(Input data)
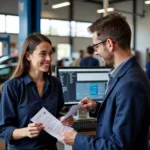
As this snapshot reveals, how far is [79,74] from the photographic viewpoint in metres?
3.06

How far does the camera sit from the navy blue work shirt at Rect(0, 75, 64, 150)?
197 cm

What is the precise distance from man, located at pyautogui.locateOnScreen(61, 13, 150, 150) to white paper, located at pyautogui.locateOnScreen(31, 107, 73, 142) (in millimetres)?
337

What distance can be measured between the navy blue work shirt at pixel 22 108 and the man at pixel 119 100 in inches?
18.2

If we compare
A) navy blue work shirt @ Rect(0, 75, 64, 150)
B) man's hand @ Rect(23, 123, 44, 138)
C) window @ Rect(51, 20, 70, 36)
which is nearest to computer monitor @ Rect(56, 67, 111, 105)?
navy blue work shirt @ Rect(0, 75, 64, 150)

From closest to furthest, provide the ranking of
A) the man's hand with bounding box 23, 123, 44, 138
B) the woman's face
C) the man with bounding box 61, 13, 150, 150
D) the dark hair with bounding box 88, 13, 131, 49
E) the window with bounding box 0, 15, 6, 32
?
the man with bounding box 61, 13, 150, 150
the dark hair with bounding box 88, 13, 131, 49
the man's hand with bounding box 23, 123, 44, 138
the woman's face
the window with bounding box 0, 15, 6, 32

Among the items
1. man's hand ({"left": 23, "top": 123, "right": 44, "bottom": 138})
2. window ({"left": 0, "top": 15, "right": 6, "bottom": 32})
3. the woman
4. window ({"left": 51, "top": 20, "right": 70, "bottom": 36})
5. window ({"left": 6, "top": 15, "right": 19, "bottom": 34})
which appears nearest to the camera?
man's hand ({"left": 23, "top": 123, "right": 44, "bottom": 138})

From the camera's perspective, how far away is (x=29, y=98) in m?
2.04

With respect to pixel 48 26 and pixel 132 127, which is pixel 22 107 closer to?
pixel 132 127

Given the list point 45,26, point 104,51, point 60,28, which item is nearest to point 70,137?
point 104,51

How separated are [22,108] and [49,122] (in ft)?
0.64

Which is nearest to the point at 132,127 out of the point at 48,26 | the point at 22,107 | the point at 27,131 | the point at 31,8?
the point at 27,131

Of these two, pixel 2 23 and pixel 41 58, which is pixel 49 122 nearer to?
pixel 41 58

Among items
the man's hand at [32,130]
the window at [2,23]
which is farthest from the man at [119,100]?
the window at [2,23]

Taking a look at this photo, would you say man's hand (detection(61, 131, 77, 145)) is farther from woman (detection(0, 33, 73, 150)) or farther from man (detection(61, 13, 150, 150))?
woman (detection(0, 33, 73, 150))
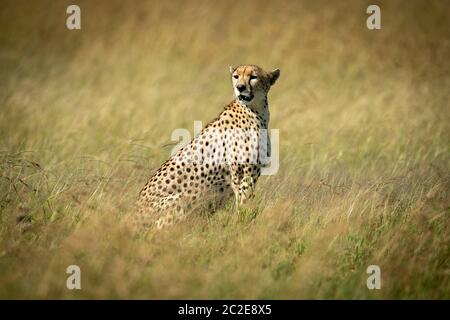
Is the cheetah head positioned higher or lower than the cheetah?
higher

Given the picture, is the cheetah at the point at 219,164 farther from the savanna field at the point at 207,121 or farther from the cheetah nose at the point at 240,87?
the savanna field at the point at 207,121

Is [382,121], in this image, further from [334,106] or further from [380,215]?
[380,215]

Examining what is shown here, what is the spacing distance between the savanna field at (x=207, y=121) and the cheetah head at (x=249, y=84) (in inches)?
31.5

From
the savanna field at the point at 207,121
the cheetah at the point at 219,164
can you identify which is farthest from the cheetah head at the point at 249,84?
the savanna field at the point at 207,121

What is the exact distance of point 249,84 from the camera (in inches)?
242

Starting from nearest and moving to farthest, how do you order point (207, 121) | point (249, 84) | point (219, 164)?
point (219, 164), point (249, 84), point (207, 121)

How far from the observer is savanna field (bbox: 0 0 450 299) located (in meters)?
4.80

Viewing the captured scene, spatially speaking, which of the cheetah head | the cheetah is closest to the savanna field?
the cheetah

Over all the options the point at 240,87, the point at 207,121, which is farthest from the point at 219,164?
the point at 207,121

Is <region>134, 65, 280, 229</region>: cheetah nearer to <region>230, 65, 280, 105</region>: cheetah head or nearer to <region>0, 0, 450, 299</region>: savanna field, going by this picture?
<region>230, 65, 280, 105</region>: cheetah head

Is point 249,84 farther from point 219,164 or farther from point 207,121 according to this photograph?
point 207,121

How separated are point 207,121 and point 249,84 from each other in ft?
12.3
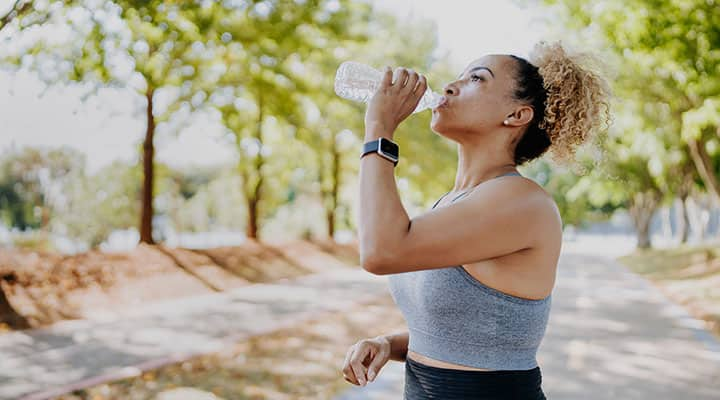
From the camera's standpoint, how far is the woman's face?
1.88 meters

(Objective) Format the stretch of the data from the line containing "What is the exact" through the line containing "point (219, 164), point" as a JSON list of strings, one string per line, with blank lines omitted.

(Finished exercise)
[
  "What is the exact distance of point 249,84 from the camera (in inches)?",
  "242",
  "Starting from nearest and moving to farthest, how do you order point (207, 121) | point (249, 84) | point (219, 164)?",
  "point (219, 164), point (249, 84), point (207, 121)"
]